In psoriasis vulgaris, again, individual psoriatic plaques may be similar to DLE, especially fresh lesions and those of the photosensitive type. Psoriatic plaques are round and well demarcated; their scales, however, are large, silvery, and easily detachable. They do not lead to hair loss or epidermal atrophy. At the clinical overview, psoriasis differs from DLE by its exanthematic distribution and its totally different predilection sites. Also, psoriatic plaques of the face are rare. As antimalarials can aggravate psoriasis, psoriasis should be ruled out before treatment of DLE is started.

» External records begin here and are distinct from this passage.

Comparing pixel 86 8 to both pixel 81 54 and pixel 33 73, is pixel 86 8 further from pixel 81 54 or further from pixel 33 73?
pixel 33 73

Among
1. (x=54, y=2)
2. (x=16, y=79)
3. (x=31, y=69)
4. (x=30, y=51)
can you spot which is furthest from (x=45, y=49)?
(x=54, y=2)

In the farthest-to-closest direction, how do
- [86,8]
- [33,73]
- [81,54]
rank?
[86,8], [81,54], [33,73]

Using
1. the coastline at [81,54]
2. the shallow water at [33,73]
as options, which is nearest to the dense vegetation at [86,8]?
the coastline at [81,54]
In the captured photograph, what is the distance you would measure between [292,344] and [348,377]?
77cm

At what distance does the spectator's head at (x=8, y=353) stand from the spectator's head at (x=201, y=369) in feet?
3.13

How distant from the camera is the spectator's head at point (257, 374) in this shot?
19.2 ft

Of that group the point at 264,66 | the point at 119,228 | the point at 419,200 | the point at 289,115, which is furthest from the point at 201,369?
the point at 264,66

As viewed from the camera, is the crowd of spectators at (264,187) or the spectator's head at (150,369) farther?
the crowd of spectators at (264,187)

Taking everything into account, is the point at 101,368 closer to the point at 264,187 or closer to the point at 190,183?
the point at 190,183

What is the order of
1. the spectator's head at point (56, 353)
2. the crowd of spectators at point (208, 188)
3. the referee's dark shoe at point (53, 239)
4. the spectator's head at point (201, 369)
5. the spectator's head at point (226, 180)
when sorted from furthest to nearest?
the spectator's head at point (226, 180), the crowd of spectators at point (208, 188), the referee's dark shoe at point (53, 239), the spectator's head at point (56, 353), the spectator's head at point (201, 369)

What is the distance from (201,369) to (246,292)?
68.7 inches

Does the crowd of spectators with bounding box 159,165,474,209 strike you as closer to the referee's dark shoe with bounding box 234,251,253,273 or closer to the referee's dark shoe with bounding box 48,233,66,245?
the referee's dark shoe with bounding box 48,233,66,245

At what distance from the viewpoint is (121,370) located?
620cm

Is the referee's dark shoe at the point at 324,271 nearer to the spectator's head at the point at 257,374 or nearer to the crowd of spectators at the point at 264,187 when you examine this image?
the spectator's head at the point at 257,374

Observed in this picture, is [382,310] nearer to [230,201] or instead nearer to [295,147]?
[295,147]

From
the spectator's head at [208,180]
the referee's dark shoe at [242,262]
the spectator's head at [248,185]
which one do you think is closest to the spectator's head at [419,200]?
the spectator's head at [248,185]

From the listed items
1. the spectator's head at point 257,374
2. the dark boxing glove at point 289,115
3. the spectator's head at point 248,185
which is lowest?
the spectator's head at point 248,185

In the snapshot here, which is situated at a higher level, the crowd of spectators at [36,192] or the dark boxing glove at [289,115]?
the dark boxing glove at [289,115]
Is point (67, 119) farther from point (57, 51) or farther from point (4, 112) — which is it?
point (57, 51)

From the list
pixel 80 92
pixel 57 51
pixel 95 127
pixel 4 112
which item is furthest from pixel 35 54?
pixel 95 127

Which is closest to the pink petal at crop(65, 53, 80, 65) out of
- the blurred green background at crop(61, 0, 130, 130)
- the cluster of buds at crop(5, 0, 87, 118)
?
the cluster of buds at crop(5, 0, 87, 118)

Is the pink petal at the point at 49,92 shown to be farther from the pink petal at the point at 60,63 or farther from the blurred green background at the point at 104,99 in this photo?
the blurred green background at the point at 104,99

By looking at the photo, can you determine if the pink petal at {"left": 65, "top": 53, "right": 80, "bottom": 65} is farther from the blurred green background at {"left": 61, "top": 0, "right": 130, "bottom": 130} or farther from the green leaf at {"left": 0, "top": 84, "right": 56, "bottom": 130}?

Again, individual patches of seborrheic dermatitis may resemble fresh DLE lesion because they are well-demarcated, scaly erythemas most often on the face. They differ, however, by their color (light yellow-red) and the type of scaling (small, branny, easily detachable, greasy). At the clinical overview, seborrheic dermatitis is strikingly symmetrical (lesions on and bordering the eyebrows, glabella, nasolabial folds, and V-shaped areas of the chest and the back). Also, it is usually accompanied by seborrheic dermatitis of the scalp. History usually reveals that the condition is chronic, with exacerbations in winter and improvement in the warm season. Importantly, sun exposure can aggravate seborrheic dermatitis, as is also the case in DLE.